Depuis les inondations de ces derniers jours, les plaintes de locataires des logements sociaux affluent auprès des associations d’aide au logement. Une situation qu’elles déplorent mais qui ne les étonne en rien.
Dans l’appartement de Nelcia a Sainte-Marie, une flaque d’eau et de boue stagne depuis trois jours. Vers minuit mercredi soir, alors que de fortes pluies ravageaient l’île et particulièrement l’Est, elle a dû se réfugier chez des proches après que de l’eau se soit infiltrée par la porte et le mur de la chambre de sa fille. « Mes enfants ont 3 mois et 5 ans, on a dû venir me chercher parce que je ne suis pas véhiculée. » Seule famille sinistrée de sa résidence de la Semader, des centaines de ménages déploreraient des dégâts après les intempéries des derniers jours. Jean-Yves Sinimalé, président de la DAL (Association de Droit au Logement), dit avoir reçu personnellement une soixantaine de plaintes, et quant au CNL (Confédération Nationale du Logement), entre l’agence du Nord et de l’Est, on peut en compter plus de cent… et elles continuent d’arriver.
Malfaçons et manque de zones perméables
Pour l’administrateur de la CNL, les causes principales sont les défauts de construction que présentent les immeubles sociaux. Selon lui, bien que les remarques ne datent pas d’hier, les bailleurs auraient du mal à se remettre en question : « Lorsque je fais remonter un suivi, les bailleurs me disent que j’attaque leur personnel pour fuir leur responsabilité. Si c’est un défaut de matériaux, alors à eux de crier au scandale. Mais personne ne le fait, à croire que tout le monde est satisfait dans cette histoire. »
Erick Fontaine déplore également un manque de zones perméables aux abords des logements mais également dans la ville : « Sur un petit territoire comme Sainte-Marie par exemple, la concentration d’immeubles est trop importante et on n’a pas prévu de zone perméable où l’eau puisse être absorbée. Du coup, elle remonte. » Si les bailleurs sont en charge des gouttières et des buses des parkings sous-terrain, c’est à la mairie que revient la charge de celles présentes sur les voiries où l’eau stagnait aussi ces derniers jours. Une dangereuse combinaison qui pourrait être évitée si l’entretien des canalisations était fait correctement : « Un entretien régulier ce n’est pas tous les deux ans. Il faudrait que lors des épisodes de fortes pluies, les bailleurs sociaux prévoient une équipe d’astreinte pour la sécurité des locataires. »
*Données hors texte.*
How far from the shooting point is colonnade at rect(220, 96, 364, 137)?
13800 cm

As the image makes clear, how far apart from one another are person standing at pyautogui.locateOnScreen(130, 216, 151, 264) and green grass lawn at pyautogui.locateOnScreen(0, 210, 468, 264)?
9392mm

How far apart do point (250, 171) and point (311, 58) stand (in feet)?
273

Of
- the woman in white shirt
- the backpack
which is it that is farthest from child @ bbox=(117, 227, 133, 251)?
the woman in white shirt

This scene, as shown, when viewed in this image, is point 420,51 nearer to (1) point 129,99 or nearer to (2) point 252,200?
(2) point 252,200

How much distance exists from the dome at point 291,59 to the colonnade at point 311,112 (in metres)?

L’eau qui provient des gouttières de l’ensemble du bâtiment est entrée par la porte et le mur de la chambre de la fille de Nelcia.V.)
Une sitation qui va de mal en pis
Le dernier recensement de la CNL rapporte qu’aujourd’hui 91 % de logements de moins de 10 ans présentent des doléances (majoritairement situés sur le territoire nord-est). Les logements touchés n’ont parfois pas trois mois avant que les habitants y découvrent des défauts ou connaissent des dégâts. À ce sujet, une étude a été demandée au Préfet, mais pas de nouvelle pour le moment : « On en découvre tous les jours. Je ne peux pas entendre qu’ils doivent faire vite face à la demande. Peu m’importent les moyens, leur obligation est de livrer un logement sans problème », déclare M. Fontaine.
Lorsque Nelcia a téléphoné à la Semader pour être relogée, on lui a répondu qu’elle n’avait pas de place. Aujourd’hui il y a 80 000 logements sociaux sur l’île, et toujours plus de personnes à loger. Si les bailleurs ne changent pas leur façon de faire, ce sera autant de personnes à reloger. « On ne construit pas un logement pour faire joli, dit Jean-Yves Sinimalé, faire un logement au Port et à Saint-André ce n’est pas les mêmes enjeux : on ne fait pas un sous-sol dans l’Est. » Alors que la saison cyclonique n’est pas terminée, M. Fontaine s’inquiète quant à lui des phénomènes météorologiques qui vont s’intensifier à cause du dérèglement climatique : « On dirait que les gens ont la mémoire courte et ont oublié Hyacinthe. Cela fait longtemps que nous n’avons pas connu d’épisode cyclonique long, mais dans ces conditions nous ne serions pas prêts. »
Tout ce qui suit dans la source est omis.